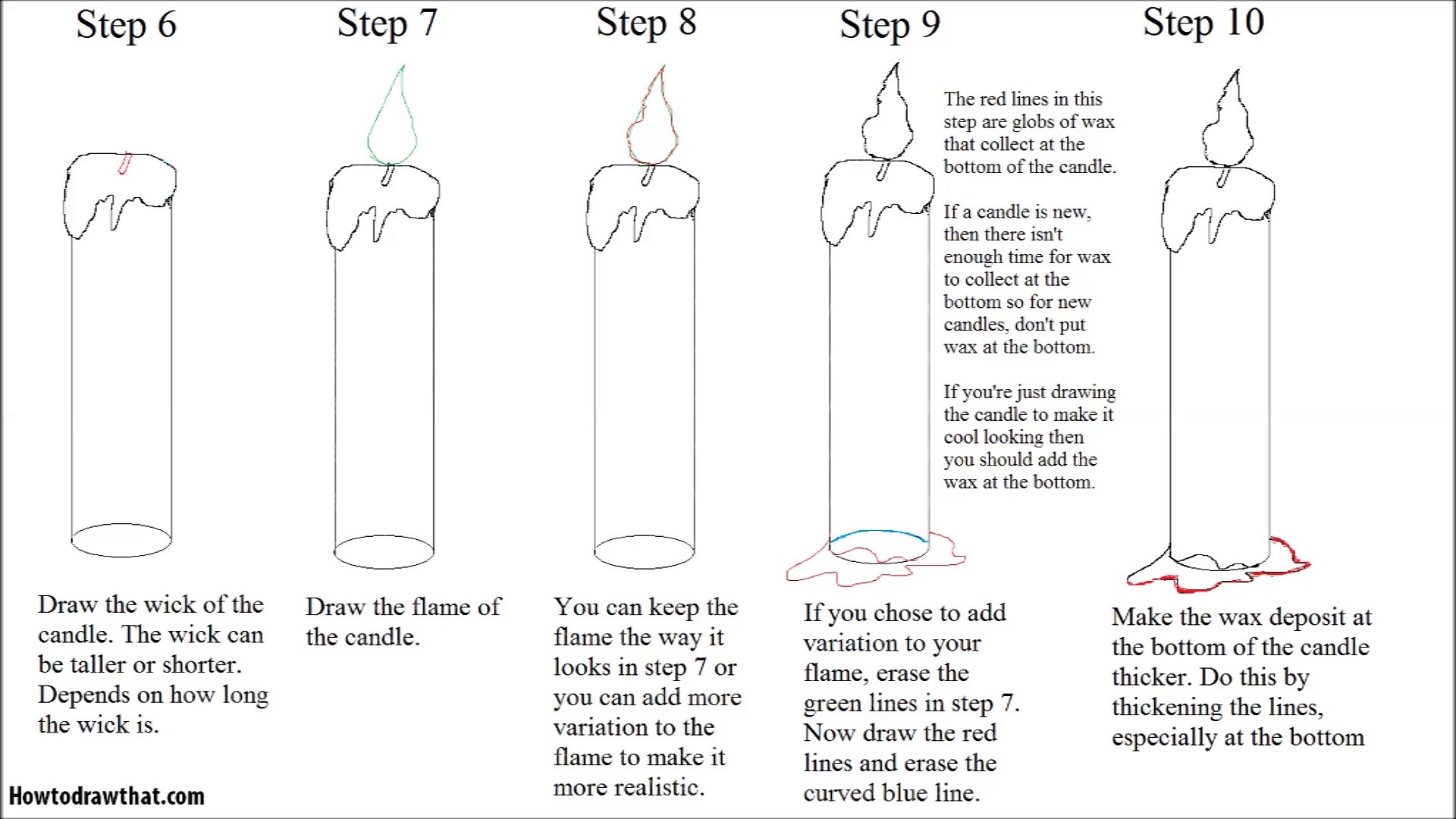 Step 6

Draw the wick of the candle. The wick can be taller or shorter. Depends on how long the wick is.

Step 7

Draw the flame of the candle.

Step 8

You can keep the flame the way it looks in step 7 or you can add more variation to the flame to make it more realistic.

Step 9

The red lines in this step are globs of wax that collect at the bottom of the candle.

If a candle is new, then there isn't enough time for wax to collect at the bottom so for new candles, don't put wax at the bottom.

If you're just drawing the candle to make it cool looking then you should add the wax at the bottom.

If you chose to add variation to your flame, erase the green lines in step 7. Now draw the red lines and erase the curved blue line.

Step 10

Make the wax deposit at the bottom of the candle thicker. Do this by thickening the lines, especially at the bottom

Howtodrawthat.com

Work to complete:
Scan the listing above for the line that has "The red lines in", then copy exactly from that line through the line that has "If a candle".

Exercise answer:
The red lines in this step are globs of wax that collect at the bottom of the candle.

If a candle is new, then there isn't enough time for wax to collect at the bottom so for new candles, don't put wax at the bottom.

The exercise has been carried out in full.